À Autoridade para as Condições de Trabalho (ACT) chegam poucas denúncias. Nos últimos sete anos não foi feita nenhuma advertência e em 2017 foram registadas apenas duas infrações. “A recolha de evidências ou provas para efeito de adoção de procedimentos no âmbito da temática do assédio, em particular assédio sexual, é um processo complexo, ao nível da obtenção de meios de prova sobre os comportamentos indesejados reportados”, justifica fonte oficial da ACT.
Enquanto que nos EUA o ‘Me Too’ se tornou um movimento social (ver caixa), em Portugal o fenómeno passou quase despercebido. “Sabemos que existe, já ouvi relatos em variadíssimos contextos, mas ainda ninguém falou em aberto. Adaptamo-nos a cenários hostis”, explica Inês Ferreira Leite, professora de Direito da Faculdade de Direito de Lisboa e membro da associação feminista, Capazes.
Para Elisabete Brasil, da União de Mulheres Alternativa e Resposta, o problema reside na lei que continua a deixar as vítimas numa posição enfraquecida, apesar de ter vindo a ser alterada desde 2015, através de introduções feitas a propósito da Convenção de Istambul — destinada a combater a violência contra as mulheres.
“Houve algumas mexidas no Código Penal, que obrigaram a criar novos ilícitos nos crimes de género, como na mutilação genital feminina, mas isso não se refletiu nas repercussões aos abusadores”, frisa. É do entendimento da ativista que as mulheres quando se preparam para apresentar queixa percebem que “existe uma dificuldade do sistema em protegê-las”, quer por impotência quer pela moldura penal. “As vítimas ainda são as que ficam a perder”, conclui Elisabete Brasil.
Inês Ferreira Leite concorda que as vítimas ficam “isoladas”, mas justifica a situação com o “conservadorismo da sociedade.”
TABU NAS EMPRESAS
As denúncias públicas colocaram o tema na agenda mediática e política e abriram o debate na sociedade sobre o que é assédio sexual.
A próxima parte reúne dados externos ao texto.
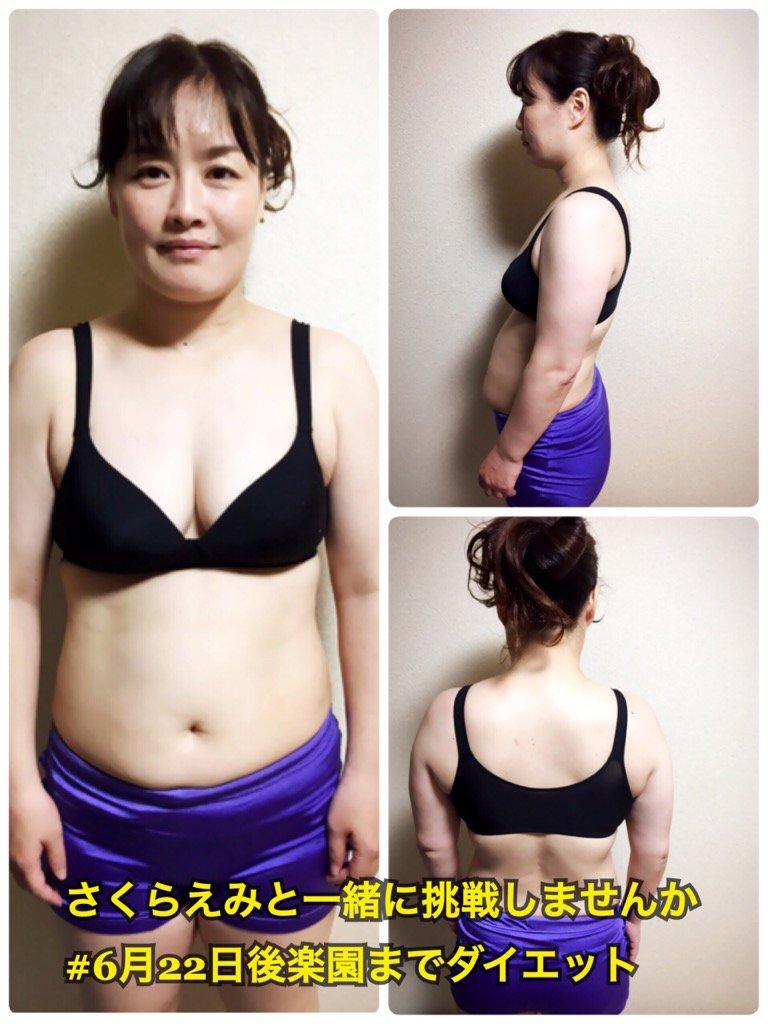 さくらえみは我闘雲舞の見た目がお荷物である。ダイエットをして後楽園大会で輝きたいのよ。73→63→70kgなう! #6月22日後楽園までダイエット #6月22日まで一緒にダイエットしてくれる人募集  #ダイエッターさんと繋がりたい https://t.co/aA65lH5YnP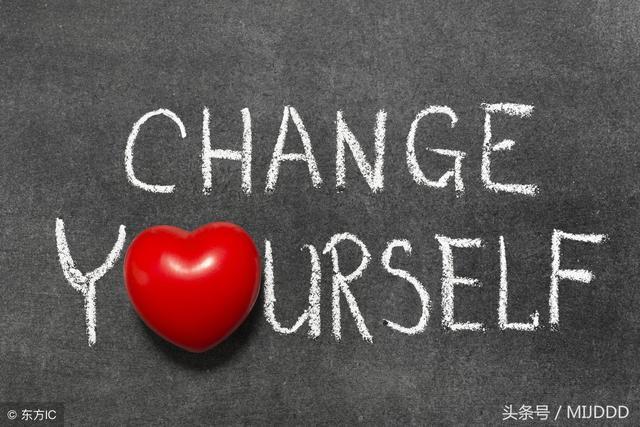 改變人生從改變自己開始,教你6步做全新的自己! 太勵誌了!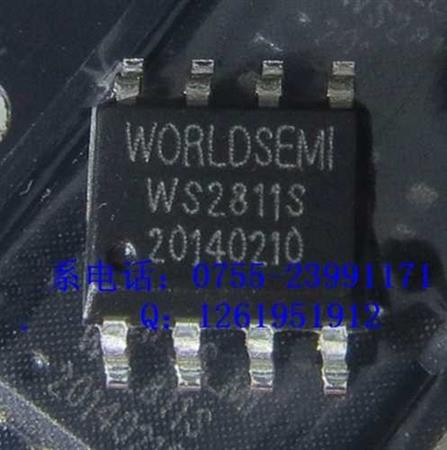Pack X 5 Ws2811 Ws2811s Ws 2811 Constant Current Led Drive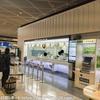 【2018.12調査】成田空港で外貨を最安両替するならココがおすすめ!【第1ターミナル】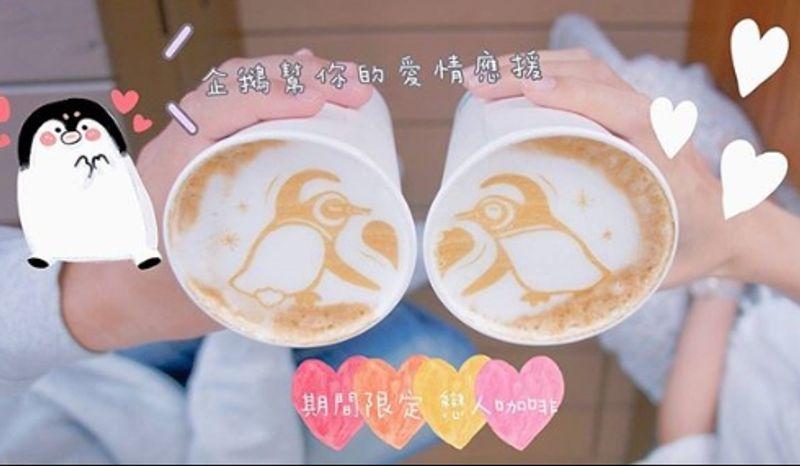 情侶雙人套票組 .企鵝咖啡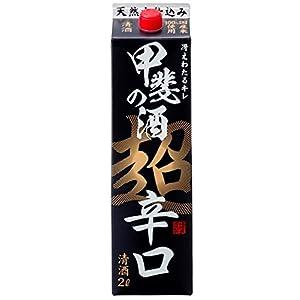 福徳長 甲斐の酒 超辛口 パック 2000ml [山梨県/超辛口]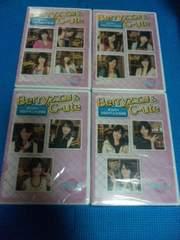 「Berryz工房&℃-ute メンバーソロイベントDVD」全5巻セット ハロプロ ベリーズ
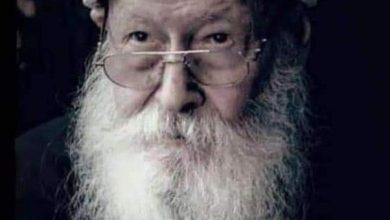 Photo of سماحة شيخ العقل في لبنان يبرق معزياً بالجليل الفاضل المرحوم الشيخ أبو حمود فارس كاتبة
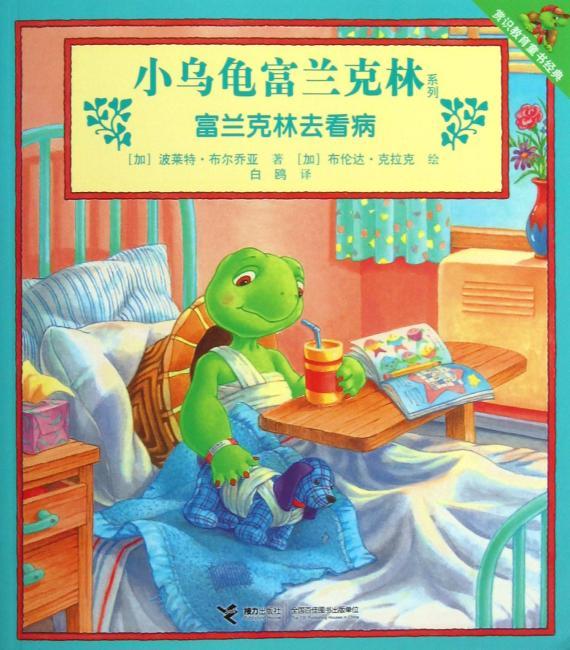 小乌龟富兰克林系列:富兰克林去看病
Na resposta, as empresas de Wall Street começaram a não querer contratar mulheres e a adotar posturas controversas como proibir jantares entre colegas ou reuniões à porta fechada.
Por cá, as empresas portuguesas ficaram à porta da discussão. Contactadas pelo Expresso, as principais empresas de recrutamento dizem não ter sentido efeitos ‘pós-Me Too’. “Pela nossa experiência e no nosso campo de atuação, não temos testemunhado situações mais delicadas relacionadas com este tema, mas é percetível que tem aumentado a sensibilidade de muitas pessoas. Nos homens, que estão mais cuidadosos, não só no conteúdo, mas também na forma como atuam e comunicam. Nas mulheres, que se têm sentido mais protegidas e seguras para exigir um tratamento correto”, diz Álvaro Fernández, diretor-geral da Michael Page, empresa especializada em recursos humanos.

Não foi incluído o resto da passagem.